Homebuilding giants D.R. Horton Inc. and Toll Brothers Inc. reported this week a sharp rise in new orders that hasn’t been matched since last year. Builders are welcoming the rise, after a reportedly disappointing spring selling season.
In October, mortgage rates plummeted to the lowest levels since June 2013 – below 4 percent – and near record lows. The dip was welcome news to buyers after a steady rise in rates for the past year. What’s more, government regulators have recently proposed new rules to allow buyers to purchase homes with down payments as low as 3 percent, more welcome news for many buyers who have been sidelined by strict underwriting in recent years.

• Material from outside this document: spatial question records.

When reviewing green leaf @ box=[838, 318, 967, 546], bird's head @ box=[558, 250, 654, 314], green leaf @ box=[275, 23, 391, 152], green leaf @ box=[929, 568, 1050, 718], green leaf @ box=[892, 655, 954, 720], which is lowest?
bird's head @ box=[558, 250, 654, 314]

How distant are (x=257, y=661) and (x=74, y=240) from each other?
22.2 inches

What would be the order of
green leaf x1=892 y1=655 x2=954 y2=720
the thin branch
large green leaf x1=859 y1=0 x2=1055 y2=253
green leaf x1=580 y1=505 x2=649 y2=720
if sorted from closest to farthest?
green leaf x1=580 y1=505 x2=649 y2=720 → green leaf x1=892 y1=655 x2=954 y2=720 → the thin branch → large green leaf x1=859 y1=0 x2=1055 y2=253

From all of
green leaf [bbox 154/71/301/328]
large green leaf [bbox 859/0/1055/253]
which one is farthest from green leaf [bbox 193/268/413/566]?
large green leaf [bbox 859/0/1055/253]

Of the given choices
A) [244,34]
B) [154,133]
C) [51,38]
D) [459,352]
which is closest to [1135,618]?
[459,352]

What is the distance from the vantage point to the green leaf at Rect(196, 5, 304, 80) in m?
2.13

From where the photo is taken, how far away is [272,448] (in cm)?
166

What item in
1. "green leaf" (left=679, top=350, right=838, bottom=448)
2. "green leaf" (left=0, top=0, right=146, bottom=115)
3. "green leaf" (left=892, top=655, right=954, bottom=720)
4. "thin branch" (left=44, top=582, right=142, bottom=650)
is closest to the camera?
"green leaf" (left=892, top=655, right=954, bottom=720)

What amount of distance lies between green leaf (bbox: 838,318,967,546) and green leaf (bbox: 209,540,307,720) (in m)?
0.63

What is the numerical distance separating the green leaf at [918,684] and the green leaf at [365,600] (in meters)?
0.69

“We’re definitely seeing a lot more purchase business than we have in the past,” Matt Hackett, underwriting manager at Equity Now, a New York–based mortgage lender, told Reuters.
Still, for the recovery to take full root, one important buyer segment needs to reemerge: first-time buyers. The National Association of REALTORS®’ research released earlier this month showed the number of first-time buyers this year dropped 5 percentage points from a year prior to 33 percent — the lowest share since 1987, in which it was 30 percent.
“First-time home buyers are the ones missing from the marketplace (and) part of the reason we’ve had a relatively slow recovery in housing,” says David Crowe, chief economist at the National Association of Home Builders. “Some relaxation in the overly restrictive lending standards will bring the first-time home buyer back.”